Nuovi problemi in arrivo per gli imprenditori agricoli che utilizzarono la legge 44 del 1988, quella che consentiva l'abbattimento dei tassi di interesse per i mutui sino a 15 anni per chi attraversava un momento di difficoltà economica.
Da circa un mese stanno infatti arrivando le richieste di rimborso (la Regione ha sospeso la notifica ma alcune centinaia sono state già spedite) ma gli imprenditori contestano gli importi, ritenendo errati.
E anche la Coldiretti si interessa alla questione e sta analizzando le pratiche.
IL FATTO
Il problema ha origine nel 1997 quando l'Unione europea ha stabilito che i contributi regionali danneggiavano la concorrenza e quindi dovevano essere restituiti.
Solo nel 2001 la Regione ha poi iniziato a notificare le richieste di restituzione degli aiuti (e dei relativi interessi) agli oltre 5.000 beneficiari dei contributi, così causando il black-out dell'agricoltura regionale.
Dopo numerosi ricorsi, la magistratura ha stabilito che la Regione ha diritto a chiedere i rimborsi di quanto aveva erogato.
In tutto devono essere restituiti alle casse di via Roma 30 milioni di euro.
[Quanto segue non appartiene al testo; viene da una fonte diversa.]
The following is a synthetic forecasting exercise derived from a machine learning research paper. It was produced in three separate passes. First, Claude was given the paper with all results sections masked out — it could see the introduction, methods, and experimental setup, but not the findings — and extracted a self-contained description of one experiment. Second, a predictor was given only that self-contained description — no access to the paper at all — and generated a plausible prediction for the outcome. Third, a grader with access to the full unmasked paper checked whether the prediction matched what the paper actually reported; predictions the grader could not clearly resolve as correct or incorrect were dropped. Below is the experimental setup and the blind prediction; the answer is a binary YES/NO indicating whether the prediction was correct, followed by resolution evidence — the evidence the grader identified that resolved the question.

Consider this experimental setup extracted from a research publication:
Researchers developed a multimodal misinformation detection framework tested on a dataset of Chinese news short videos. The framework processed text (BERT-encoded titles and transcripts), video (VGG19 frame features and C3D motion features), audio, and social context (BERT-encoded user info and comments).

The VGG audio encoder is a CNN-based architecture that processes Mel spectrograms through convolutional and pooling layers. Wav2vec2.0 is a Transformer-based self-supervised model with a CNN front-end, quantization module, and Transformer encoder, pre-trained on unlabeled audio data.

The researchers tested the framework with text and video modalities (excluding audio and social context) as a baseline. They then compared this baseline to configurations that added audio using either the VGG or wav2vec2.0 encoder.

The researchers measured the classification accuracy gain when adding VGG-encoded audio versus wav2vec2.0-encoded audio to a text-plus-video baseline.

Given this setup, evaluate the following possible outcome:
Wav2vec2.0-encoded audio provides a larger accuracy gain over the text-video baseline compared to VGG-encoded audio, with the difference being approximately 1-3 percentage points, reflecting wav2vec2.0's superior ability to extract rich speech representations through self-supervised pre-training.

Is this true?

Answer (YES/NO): NO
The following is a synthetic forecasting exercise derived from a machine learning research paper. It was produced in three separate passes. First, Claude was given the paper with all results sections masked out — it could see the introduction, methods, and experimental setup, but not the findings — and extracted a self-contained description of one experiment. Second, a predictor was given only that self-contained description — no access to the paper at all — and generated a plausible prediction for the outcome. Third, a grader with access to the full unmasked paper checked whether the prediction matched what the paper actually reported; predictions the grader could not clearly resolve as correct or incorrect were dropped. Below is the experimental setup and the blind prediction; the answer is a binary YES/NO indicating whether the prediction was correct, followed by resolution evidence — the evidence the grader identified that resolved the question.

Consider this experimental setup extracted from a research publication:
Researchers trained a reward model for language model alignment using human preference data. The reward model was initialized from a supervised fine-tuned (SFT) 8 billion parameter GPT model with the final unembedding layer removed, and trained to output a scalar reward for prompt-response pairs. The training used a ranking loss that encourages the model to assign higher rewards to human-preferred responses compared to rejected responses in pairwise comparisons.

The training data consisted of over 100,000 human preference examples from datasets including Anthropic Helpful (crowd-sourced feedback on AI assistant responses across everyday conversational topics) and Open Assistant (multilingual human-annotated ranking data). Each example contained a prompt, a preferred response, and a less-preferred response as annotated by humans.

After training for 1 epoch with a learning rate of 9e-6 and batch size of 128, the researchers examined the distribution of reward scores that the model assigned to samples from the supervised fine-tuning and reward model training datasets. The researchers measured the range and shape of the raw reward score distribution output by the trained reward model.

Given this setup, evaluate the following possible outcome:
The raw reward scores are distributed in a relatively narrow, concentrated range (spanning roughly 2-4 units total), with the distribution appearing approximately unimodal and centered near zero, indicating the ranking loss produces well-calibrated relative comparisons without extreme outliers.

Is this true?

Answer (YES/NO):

Il problema sembra però riguardi gli importi e i criteri utilizzati per calcolarli.
«Avevo un mutuo di 127 milioni di lire», sottolinea Giorgio Bandinu, titolare di un'azienda agricola di Sassari, «in tutto il mutuo mi è costato 131 mila euro: cifra quasi raddoppiata in 12 anni. Io ho pagato tutto eppure adesso la Regione mi chiede 20 mila euro».
Cifra che prevede una rateazione in tre tranche, con la prima scadenza entro 30 giorni. Nella stessa situazione, inoltre, sarebbero altri agricoltori destinatari delle notifiche.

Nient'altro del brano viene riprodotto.